Extrayez mot pour mot le passage de l'article sur JD.com et Fnac Darty, en commençant à « Les autorités françaises » et en terminant à « yeux de Bercy. ».

(Extrait du document)

*-*-*

Le groupe chinois de commerce électronique JD.com s’apprête à acquérir une participation significative dans Fnac Darty, mais par une voie détournée. L’entreprise a lancé une offre publique d’achat d’une valeur de 2,2 milliards d’euros sur Ceconomy, société allemande propriétaire de MediaMarkt et Saturn. Or, Ceconomy détient 22 % de Fnac Darty. Si cette opération aboutit, JD.com deviendra automatiquement le deuxième actionnaire du distributeur français.
Les autorités françaises considèrent Fnac Darty comme un acteur stratégique fondamental. Cette entreprise demeure le premier vendeur de livres du pays et occupe une position centrale à l’intersection de trois secteurs clés : la culture, les données et la distribution. Cette position la rend particulièrement sensible aux yeux de Bercy.

*-*-*

(Données à analyser)
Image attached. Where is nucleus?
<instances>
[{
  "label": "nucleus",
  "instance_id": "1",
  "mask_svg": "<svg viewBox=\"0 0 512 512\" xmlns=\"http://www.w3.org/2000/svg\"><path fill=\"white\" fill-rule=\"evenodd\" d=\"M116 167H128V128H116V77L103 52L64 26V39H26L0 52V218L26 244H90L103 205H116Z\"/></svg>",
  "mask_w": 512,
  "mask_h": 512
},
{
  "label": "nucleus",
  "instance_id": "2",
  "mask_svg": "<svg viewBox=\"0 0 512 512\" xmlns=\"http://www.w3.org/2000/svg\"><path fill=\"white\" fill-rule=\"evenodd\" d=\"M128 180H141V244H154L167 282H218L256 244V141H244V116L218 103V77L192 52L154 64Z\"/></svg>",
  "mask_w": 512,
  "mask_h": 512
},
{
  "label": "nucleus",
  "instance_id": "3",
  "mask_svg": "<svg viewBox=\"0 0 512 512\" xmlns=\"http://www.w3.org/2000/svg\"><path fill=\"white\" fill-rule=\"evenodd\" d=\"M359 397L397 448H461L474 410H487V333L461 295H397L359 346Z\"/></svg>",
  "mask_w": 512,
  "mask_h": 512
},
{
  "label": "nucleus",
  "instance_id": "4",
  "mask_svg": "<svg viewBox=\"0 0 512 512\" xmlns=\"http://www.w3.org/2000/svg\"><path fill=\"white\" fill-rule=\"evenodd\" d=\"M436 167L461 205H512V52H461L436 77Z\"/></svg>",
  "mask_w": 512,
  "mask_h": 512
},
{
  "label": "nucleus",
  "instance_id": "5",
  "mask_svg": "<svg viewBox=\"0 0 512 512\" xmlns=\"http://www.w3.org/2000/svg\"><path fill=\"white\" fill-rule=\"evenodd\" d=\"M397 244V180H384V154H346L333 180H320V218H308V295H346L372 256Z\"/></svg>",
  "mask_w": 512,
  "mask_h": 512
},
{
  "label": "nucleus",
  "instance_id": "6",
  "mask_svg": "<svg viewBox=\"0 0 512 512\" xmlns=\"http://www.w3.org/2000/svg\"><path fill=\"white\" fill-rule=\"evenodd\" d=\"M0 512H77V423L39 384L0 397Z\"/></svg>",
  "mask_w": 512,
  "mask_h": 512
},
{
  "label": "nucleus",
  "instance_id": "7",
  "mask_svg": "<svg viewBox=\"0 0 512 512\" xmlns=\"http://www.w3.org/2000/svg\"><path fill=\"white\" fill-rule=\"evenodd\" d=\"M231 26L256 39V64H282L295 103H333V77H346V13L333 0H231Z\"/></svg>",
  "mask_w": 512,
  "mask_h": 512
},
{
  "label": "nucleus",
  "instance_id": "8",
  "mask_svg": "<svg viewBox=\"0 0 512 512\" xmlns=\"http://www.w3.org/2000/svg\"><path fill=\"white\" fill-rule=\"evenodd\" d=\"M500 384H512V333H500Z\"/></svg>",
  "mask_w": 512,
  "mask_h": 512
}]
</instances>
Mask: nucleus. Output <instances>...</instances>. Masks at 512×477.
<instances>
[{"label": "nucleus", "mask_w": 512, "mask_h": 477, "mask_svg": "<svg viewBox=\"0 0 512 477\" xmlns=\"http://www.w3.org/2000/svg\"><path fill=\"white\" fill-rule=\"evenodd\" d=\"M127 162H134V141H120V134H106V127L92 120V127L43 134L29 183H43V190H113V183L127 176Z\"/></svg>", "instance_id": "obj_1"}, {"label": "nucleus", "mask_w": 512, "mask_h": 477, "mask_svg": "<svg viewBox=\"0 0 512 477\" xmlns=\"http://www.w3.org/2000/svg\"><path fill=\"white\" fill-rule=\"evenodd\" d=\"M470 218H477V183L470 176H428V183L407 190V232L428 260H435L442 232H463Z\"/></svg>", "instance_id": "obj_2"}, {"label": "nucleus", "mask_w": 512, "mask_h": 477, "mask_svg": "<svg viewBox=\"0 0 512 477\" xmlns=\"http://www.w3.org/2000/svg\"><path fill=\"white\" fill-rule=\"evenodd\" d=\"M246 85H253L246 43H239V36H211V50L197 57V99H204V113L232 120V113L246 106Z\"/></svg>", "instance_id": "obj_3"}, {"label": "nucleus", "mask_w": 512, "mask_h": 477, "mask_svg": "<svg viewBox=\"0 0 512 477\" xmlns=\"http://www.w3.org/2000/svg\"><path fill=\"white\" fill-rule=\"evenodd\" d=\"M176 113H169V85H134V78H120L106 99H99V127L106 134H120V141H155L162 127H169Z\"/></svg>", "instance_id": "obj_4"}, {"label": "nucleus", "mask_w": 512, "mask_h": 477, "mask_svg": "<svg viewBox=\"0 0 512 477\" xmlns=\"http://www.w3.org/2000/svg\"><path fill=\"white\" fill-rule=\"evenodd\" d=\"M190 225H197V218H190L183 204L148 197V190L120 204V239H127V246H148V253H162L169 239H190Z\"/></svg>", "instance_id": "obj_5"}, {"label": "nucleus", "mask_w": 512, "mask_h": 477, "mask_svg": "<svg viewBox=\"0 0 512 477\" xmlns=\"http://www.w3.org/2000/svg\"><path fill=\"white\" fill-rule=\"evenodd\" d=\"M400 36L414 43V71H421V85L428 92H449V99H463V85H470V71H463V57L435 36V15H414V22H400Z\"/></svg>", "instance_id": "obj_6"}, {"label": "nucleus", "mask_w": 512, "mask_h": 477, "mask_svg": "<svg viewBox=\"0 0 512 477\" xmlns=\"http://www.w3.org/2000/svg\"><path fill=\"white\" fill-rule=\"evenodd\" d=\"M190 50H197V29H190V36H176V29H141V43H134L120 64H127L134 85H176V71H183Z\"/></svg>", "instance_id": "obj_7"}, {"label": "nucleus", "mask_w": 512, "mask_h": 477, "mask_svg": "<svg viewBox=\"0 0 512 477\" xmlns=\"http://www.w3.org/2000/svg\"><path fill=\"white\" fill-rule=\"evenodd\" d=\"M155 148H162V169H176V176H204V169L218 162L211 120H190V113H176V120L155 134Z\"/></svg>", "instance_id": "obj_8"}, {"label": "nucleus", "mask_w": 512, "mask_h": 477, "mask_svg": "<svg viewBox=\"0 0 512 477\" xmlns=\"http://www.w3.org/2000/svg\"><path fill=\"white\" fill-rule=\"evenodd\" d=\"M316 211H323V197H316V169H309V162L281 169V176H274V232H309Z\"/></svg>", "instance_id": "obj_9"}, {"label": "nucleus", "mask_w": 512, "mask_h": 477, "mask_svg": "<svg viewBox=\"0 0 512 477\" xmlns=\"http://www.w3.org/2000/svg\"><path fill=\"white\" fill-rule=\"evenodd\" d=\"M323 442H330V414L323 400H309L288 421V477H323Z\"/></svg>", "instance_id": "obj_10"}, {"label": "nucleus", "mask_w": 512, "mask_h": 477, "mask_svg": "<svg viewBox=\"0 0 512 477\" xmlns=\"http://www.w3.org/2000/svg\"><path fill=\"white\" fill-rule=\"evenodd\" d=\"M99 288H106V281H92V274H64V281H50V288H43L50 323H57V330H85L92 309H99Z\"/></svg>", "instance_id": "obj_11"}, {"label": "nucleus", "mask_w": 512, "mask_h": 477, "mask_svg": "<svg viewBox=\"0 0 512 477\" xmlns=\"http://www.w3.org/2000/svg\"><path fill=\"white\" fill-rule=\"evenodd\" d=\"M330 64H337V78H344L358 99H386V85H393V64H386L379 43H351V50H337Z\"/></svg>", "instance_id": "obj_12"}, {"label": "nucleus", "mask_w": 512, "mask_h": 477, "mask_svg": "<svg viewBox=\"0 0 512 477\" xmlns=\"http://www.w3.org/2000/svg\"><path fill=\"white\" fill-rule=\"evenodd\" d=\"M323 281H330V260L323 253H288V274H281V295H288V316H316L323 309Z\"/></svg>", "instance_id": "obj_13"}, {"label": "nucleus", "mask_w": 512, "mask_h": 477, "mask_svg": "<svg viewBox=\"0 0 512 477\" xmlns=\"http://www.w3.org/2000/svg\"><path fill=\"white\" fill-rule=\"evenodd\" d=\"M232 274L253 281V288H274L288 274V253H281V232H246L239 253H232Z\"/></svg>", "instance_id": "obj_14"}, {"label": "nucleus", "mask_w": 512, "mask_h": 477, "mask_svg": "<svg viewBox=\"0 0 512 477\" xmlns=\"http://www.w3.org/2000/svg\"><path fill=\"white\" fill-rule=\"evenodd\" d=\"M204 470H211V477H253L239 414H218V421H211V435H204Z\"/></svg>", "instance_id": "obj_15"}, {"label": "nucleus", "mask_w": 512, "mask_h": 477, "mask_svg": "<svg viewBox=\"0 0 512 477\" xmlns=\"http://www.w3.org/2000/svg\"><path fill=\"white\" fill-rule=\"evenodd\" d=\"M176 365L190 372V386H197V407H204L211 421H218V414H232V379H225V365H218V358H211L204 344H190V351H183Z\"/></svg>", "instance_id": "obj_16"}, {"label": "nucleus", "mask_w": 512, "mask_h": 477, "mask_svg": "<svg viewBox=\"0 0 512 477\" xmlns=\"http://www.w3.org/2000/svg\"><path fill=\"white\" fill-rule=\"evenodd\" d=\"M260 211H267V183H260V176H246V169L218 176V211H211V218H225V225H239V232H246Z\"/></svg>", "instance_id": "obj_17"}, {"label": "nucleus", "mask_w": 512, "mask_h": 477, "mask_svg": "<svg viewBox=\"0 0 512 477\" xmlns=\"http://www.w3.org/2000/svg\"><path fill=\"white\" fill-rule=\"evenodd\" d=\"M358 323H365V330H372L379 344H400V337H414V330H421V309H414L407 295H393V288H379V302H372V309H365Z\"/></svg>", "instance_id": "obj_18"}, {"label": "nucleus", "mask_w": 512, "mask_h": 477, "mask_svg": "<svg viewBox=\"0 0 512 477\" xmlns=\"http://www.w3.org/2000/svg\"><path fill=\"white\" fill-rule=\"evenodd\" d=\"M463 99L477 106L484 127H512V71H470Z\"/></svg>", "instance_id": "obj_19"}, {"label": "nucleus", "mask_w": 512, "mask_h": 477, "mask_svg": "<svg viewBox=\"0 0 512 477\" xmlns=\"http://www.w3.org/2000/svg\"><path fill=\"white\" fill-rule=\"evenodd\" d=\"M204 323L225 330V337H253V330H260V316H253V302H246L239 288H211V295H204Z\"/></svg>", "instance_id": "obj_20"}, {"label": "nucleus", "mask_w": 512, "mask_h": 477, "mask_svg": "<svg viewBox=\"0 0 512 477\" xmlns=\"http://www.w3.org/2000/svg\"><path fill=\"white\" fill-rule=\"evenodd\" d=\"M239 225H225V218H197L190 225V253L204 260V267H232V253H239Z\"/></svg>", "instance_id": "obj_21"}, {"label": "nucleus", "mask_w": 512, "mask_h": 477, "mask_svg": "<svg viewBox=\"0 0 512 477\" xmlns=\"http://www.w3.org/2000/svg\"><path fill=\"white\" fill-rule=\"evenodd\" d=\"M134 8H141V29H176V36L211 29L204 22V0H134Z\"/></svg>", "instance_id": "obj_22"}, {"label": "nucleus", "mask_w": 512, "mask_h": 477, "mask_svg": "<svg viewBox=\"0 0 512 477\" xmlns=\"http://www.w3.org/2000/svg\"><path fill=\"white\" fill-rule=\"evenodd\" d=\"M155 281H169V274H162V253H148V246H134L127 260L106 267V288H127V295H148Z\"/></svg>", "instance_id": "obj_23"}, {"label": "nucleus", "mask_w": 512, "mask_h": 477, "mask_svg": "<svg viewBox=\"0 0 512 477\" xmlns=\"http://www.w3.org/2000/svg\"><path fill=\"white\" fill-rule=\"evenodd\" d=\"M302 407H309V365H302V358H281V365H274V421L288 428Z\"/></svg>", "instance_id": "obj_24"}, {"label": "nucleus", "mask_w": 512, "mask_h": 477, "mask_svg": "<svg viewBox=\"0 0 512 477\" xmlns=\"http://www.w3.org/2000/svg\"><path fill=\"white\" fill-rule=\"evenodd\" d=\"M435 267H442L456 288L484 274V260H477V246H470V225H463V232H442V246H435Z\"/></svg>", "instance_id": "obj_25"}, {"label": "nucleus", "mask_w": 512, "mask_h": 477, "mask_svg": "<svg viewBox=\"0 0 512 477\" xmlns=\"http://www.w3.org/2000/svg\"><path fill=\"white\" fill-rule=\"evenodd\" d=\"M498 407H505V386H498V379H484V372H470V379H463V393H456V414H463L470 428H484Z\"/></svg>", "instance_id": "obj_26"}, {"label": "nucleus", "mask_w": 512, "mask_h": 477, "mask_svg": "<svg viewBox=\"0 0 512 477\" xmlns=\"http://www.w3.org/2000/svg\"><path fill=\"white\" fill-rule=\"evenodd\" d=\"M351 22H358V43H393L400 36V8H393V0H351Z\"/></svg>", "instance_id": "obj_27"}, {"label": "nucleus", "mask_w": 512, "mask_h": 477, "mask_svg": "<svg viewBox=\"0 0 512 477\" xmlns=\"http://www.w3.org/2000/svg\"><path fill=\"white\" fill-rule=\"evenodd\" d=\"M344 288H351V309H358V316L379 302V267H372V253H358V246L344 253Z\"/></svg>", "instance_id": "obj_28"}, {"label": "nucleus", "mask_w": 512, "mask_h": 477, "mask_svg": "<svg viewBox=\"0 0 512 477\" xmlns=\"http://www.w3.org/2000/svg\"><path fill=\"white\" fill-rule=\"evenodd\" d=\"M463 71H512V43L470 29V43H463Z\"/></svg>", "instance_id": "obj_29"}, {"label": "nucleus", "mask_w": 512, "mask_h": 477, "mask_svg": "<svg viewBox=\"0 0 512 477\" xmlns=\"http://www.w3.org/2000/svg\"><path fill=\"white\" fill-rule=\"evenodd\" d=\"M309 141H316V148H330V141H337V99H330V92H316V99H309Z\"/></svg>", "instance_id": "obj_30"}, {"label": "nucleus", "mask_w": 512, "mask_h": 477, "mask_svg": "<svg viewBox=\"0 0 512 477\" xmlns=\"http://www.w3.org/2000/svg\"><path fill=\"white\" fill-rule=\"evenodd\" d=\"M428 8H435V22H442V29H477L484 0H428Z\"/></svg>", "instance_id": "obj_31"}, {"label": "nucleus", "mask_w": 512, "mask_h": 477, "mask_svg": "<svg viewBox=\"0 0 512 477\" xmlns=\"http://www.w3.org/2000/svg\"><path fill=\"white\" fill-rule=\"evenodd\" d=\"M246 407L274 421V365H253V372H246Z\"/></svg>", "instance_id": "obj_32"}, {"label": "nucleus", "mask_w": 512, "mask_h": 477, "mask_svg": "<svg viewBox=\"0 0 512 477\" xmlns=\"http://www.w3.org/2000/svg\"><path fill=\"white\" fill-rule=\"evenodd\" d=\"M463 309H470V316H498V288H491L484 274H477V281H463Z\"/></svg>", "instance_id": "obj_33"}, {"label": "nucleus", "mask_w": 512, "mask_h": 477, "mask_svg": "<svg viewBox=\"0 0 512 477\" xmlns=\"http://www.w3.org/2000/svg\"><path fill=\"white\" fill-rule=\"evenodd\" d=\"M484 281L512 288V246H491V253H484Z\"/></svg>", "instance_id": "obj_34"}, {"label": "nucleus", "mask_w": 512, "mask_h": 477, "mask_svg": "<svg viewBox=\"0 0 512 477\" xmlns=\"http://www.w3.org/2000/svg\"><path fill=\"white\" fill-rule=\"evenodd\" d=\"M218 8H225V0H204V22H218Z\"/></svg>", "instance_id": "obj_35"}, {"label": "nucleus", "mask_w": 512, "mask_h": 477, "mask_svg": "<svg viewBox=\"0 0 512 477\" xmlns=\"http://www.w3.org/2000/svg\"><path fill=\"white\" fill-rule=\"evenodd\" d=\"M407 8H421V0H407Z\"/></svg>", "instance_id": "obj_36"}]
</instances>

*-*-*

(Votre réponse)
Les autorités françaises considèrent Fnac Darty comme un acteur stratégique fondamental. Cette entreprise demeure le premier vendeur de livres du pays et occupe une position centrale à l’intersection de trois secteurs clés : la culture, les données et la distribution. Cette position la rend particulièrement sensible aux yeux de Bercy.